*Documento fuente*
Lo sucedido en los años 70 y 80 al respecto es muy significativo y tal vez pueda servir de lección: era la época en la que se continuaban explorando formas de interactuar con los ordenadores, entre ellas los lápices ópticos, las pantallas táctiles, el reconocimiento de voz y muchas otras. Los investigadores que trabajaban con pantallas sensibles al tacto y lápices ópticos pronto observaron un problema entre los sujetos con los que realizaban sus pruebas: al cabo de un rato de estar trabajando con el ordenador comenzaban a volverse más torpes sin razón aparente. Gestos y movimientos que hasta entonces habían realizado sin problemas perdían sensibilidad y precisión. ¿Qué era lo que les estaba sucediendo?

Finalmente descubrieron la causa: los brazos de los seres humanos no están «diseñados» para mantenerse levantados realizando pequeños gestos y movimientos durante un tiempo demasiado prolongado. Una cosa es realizar uno o dos gestos de forma casual y otra es pasar horas y horas frente a una pantalla eligiendo opciones, navegando por los menús o dibujando. La gente notaba que los brazos se les volvían torpes y pesados, que les dolían los músculos, cierta rigidez e incluso pinchazos molestos. Los expertos llamaron a este efecto colateral no deseado «el efecto brazo de gorila», en alusión a cómo se sentían los participantes en las pruebas: como si sus brazos se hubieran vuelto gigantescos y pesados al cabo de un rato.

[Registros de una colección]
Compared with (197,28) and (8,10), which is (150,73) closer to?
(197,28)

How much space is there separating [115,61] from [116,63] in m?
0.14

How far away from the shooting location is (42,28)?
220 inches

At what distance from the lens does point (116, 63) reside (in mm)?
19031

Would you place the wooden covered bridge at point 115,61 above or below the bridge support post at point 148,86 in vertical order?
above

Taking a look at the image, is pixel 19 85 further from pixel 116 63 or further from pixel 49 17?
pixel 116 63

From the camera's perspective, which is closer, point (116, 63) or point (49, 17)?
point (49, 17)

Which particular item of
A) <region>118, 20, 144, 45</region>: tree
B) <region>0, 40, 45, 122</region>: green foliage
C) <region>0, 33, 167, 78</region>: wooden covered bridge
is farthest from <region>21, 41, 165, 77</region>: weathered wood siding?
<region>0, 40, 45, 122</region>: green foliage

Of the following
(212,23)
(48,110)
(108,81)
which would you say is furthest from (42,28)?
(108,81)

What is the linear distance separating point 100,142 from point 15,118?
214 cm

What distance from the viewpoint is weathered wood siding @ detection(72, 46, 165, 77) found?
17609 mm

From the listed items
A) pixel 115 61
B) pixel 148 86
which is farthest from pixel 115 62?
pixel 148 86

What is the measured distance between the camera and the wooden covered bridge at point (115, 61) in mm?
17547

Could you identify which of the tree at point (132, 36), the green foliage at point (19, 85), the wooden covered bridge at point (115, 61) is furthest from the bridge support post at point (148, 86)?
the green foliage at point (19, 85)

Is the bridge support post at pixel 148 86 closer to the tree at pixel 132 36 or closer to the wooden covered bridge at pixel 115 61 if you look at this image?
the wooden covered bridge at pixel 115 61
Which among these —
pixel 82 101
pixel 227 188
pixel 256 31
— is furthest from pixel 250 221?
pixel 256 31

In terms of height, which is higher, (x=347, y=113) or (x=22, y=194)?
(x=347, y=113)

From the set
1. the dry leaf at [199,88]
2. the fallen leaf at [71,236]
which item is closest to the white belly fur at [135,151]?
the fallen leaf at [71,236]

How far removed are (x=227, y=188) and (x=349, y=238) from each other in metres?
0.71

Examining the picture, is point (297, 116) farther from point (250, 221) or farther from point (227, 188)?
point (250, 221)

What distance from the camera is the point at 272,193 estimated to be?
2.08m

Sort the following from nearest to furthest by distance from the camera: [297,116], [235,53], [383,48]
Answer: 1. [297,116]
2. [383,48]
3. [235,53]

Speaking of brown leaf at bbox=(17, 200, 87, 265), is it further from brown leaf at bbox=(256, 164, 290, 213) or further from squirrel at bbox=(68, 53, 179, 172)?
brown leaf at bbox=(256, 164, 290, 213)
--
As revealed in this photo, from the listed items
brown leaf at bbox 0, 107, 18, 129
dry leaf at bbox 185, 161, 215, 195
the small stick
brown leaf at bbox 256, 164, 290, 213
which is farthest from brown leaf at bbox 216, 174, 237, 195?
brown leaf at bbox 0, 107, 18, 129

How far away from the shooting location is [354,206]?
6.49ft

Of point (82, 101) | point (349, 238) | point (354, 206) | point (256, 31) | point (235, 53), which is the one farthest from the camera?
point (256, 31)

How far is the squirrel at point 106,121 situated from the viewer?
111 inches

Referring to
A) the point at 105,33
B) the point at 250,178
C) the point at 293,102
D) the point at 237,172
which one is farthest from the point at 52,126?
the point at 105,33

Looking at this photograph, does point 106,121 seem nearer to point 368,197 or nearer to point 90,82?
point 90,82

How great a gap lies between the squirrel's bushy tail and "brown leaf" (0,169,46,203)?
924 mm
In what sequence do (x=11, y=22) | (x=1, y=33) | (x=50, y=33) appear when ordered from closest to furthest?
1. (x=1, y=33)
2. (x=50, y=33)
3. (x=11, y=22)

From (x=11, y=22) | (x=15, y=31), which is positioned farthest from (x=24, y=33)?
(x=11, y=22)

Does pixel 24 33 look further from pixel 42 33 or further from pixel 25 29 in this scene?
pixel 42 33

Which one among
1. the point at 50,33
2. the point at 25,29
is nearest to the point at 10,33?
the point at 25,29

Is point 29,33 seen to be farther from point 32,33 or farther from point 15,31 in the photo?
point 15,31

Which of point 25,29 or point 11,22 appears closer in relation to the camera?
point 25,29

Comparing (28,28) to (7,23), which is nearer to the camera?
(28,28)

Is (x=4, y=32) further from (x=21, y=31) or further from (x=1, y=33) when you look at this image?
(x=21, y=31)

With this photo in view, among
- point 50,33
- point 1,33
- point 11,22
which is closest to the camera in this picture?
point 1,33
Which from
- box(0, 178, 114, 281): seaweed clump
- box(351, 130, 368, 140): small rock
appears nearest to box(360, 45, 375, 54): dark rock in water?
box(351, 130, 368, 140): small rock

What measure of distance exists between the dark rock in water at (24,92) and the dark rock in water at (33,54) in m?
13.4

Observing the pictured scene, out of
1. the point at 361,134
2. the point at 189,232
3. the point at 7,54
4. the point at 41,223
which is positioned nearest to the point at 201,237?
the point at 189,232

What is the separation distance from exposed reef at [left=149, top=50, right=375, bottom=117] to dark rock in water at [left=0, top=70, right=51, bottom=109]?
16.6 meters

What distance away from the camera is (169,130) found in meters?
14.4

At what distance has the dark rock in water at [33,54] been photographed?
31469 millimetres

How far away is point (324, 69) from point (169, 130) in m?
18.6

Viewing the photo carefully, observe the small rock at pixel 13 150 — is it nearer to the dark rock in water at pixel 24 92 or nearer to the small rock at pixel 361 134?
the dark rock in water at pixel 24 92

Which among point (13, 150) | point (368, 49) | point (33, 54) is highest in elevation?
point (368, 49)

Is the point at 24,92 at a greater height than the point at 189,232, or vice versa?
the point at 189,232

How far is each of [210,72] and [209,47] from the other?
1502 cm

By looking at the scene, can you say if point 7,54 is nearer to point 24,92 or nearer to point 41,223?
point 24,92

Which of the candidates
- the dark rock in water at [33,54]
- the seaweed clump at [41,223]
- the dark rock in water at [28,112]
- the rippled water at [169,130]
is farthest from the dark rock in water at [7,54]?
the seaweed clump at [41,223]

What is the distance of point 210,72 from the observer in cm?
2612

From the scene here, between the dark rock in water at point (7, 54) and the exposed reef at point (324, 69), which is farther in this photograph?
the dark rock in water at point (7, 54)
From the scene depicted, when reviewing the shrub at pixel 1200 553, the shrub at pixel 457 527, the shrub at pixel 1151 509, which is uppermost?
---
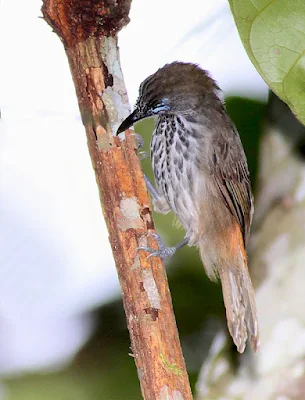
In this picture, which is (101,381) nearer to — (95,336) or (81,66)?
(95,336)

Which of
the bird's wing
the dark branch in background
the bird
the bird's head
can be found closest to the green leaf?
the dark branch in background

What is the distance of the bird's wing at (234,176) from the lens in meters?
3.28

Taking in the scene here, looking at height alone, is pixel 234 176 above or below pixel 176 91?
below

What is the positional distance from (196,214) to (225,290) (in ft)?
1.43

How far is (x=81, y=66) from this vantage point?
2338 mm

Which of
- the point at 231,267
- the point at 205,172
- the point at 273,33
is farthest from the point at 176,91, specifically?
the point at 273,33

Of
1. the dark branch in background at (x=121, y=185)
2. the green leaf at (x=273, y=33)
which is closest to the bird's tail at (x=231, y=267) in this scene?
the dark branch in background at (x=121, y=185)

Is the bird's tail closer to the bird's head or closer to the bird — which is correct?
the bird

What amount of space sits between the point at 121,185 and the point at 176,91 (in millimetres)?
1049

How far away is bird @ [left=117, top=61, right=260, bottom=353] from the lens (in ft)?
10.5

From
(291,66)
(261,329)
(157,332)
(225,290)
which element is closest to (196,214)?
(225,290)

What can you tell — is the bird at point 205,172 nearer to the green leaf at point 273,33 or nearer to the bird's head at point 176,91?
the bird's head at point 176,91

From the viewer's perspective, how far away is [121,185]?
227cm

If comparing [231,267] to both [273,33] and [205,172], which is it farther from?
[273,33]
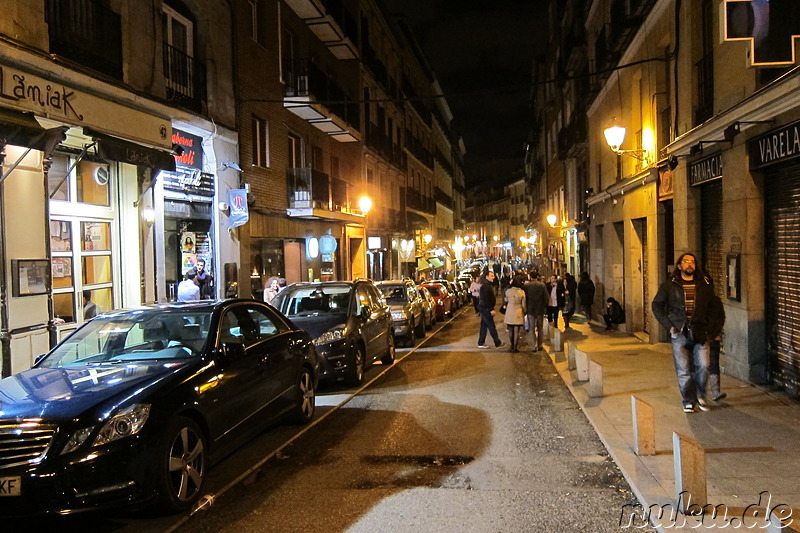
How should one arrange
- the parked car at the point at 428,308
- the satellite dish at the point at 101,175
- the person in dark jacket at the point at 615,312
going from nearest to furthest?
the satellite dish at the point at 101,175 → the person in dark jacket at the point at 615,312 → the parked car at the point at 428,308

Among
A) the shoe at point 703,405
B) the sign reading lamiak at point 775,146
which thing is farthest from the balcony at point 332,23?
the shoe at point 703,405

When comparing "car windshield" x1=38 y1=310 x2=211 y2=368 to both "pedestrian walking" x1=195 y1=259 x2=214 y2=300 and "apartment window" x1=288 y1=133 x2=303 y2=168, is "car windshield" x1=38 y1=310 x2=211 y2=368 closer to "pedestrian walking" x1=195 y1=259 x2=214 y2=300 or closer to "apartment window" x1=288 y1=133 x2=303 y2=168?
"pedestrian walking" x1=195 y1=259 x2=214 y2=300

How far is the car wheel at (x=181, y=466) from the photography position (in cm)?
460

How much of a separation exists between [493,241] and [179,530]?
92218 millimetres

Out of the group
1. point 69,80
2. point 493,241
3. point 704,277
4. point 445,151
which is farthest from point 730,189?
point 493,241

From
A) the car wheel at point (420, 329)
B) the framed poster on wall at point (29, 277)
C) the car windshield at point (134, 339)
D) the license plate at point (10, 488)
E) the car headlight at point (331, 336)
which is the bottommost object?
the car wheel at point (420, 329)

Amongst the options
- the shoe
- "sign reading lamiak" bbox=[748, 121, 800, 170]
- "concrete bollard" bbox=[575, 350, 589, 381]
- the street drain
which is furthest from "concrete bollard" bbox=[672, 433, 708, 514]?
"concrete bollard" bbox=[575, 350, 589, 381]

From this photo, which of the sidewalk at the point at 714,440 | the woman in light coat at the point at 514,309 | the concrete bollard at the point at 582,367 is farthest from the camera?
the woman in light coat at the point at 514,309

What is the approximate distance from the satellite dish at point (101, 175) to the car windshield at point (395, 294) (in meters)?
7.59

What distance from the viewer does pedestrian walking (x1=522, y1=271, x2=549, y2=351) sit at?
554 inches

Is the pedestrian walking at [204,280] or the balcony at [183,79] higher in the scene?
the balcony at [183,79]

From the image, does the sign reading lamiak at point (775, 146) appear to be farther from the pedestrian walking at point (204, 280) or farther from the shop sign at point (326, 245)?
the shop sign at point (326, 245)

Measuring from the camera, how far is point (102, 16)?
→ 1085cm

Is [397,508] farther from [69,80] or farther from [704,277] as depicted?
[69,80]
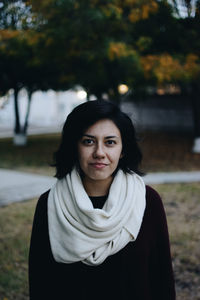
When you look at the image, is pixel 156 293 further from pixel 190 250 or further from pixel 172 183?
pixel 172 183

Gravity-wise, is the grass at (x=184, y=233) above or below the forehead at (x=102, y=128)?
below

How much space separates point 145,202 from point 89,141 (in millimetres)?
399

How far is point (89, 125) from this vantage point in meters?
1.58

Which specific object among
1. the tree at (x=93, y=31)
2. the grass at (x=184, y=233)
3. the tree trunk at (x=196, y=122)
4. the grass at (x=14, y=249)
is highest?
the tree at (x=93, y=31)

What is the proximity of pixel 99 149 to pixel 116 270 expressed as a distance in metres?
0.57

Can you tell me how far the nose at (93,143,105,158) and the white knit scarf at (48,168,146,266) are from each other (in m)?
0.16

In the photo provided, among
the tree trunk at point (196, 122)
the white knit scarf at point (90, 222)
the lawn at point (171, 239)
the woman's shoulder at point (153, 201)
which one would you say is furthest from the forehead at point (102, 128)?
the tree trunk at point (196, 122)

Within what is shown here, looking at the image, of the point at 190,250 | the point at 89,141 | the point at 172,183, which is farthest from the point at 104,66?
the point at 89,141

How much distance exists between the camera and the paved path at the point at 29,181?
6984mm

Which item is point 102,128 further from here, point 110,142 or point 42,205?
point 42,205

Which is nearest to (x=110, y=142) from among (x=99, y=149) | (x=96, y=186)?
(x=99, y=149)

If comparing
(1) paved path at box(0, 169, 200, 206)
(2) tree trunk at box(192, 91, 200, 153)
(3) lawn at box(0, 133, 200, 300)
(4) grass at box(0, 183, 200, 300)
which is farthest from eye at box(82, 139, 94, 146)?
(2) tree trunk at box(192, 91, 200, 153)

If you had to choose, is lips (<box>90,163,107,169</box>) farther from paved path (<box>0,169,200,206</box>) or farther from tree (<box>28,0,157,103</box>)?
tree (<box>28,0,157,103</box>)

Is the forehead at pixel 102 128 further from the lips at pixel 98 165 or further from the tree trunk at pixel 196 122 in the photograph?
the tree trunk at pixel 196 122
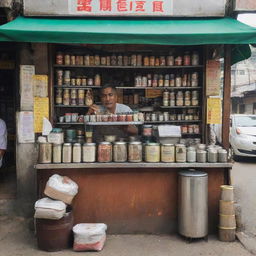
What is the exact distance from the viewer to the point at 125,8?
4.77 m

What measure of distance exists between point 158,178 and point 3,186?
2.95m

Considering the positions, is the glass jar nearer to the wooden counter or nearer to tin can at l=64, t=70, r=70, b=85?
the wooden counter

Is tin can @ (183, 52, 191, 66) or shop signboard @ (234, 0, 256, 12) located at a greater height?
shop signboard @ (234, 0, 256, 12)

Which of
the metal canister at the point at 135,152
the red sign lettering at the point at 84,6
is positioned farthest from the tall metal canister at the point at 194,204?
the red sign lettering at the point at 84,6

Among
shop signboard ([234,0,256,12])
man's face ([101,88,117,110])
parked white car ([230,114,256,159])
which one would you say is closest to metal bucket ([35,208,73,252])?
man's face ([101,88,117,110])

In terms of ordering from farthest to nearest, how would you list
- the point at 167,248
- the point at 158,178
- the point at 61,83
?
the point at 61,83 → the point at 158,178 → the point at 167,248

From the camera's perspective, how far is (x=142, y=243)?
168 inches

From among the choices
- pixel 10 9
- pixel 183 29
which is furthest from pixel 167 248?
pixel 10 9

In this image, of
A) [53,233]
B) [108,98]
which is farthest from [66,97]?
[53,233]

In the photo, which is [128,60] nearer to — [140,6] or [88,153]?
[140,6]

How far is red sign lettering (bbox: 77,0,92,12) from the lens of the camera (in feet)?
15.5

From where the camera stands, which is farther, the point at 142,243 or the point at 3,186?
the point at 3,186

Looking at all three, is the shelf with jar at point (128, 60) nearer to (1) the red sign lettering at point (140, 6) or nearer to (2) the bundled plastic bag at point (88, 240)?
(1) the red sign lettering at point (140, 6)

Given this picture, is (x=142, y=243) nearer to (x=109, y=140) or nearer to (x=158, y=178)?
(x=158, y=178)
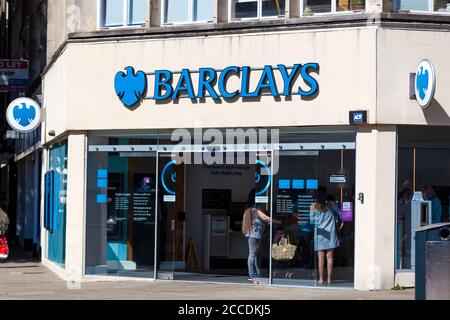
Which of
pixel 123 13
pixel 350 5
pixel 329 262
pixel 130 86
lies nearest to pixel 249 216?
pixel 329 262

*Instrucciones*
1 - Transcribe, del texto sobre el efecto brazo de gorila, el fragmento que empieza con las palabras que contienen «Finalmente descubrieron la» y termina con «de un rato.».
2 - Prosigue el texto sobre el efecto brazo de gorila a partir de su última oración.
Los registros no desempeñan ningún papel aquí.

*Respuestas por ítem*
1 -
Finalmente descubrieron la causa: los brazos de los seres humanos no están «diseñados» para mantenerse levantados realizando pequeños gestos y movimientos durante un tiempo demasiado prolongado. Una cosa es realizar uno o dos gestos de forma casual y otra es pasar horas y horas frente a una pantalla eligiendo opciones, navegando por los menús o dibujando. La gente notaba que los brazos se les volvían torpes y pesados, que les dolían los músculos, cierta rigidez e incluso pinchazos molestos. Los expertos llamaron a este efecto colateral no deseado «el efecto brazo de gorila», en alusión a cómo se sentían los participantes en las pruebas: como si sus brazos se hubieran vuelto gigantescos y pesados al cabo de un rato.

2 -
Ese fue el fin de muchos dispositivos, como los lápices ópticos y las pantallas táctiles situadas en posición vertical. De hecho las pocas pantallas táctiles verticales que han sobrevivido han sido las que se usan durante poco tiempo, tales como las de los quioscos interactivos de información o los cajeros automáticos. Las de los modernos tablets o teléfonos móviles no tienen necesariamente ese problema porque al ser más pequeñas y ligeras se pueden situar en horizontal en una posición más cómoda para trabajar.

Y llegó el siglo XXI. La última moda son las interfaces cerebro-ordenador, pero a diferencia de la que vimos en Matrix son más ligeras y menos dolorosas. Casi todos estos sistemas para «leer el pensamiento» se basan en la misma idea: colocarse un ridículo gorrito de natación lleno de sensores en la cabeza y registrar en escáneres cerebrales o alguna variante de resonancia magnética la actividad de lo que «pasa por nuestra cabeza» en tiempo real. Normalmente esto requiere un proceso de entrenamiento previo en el que el ordenador graba la secuencia de patrones cerebrales que está explorando mientras el usuario observa imágenes o lee ciertas palabras, asociando unas cosas con otras. Cuando la persona más adelante vea las mismas imágenes o piense en las palabras se repetirá el mismo patrón cerebral y el ordenador podrá responder a las «órdenes» y realizar acciones. Mediante esta técnicas se ha conseguido enviar mensajes a Twitter directamente con el cerebro o jugar al ping-pong en el ordenador, entre otras cosas. Son pequeños hitos, pero los primeros pasos de lo que está por llegar, que tiene pinta de ser muy interesante.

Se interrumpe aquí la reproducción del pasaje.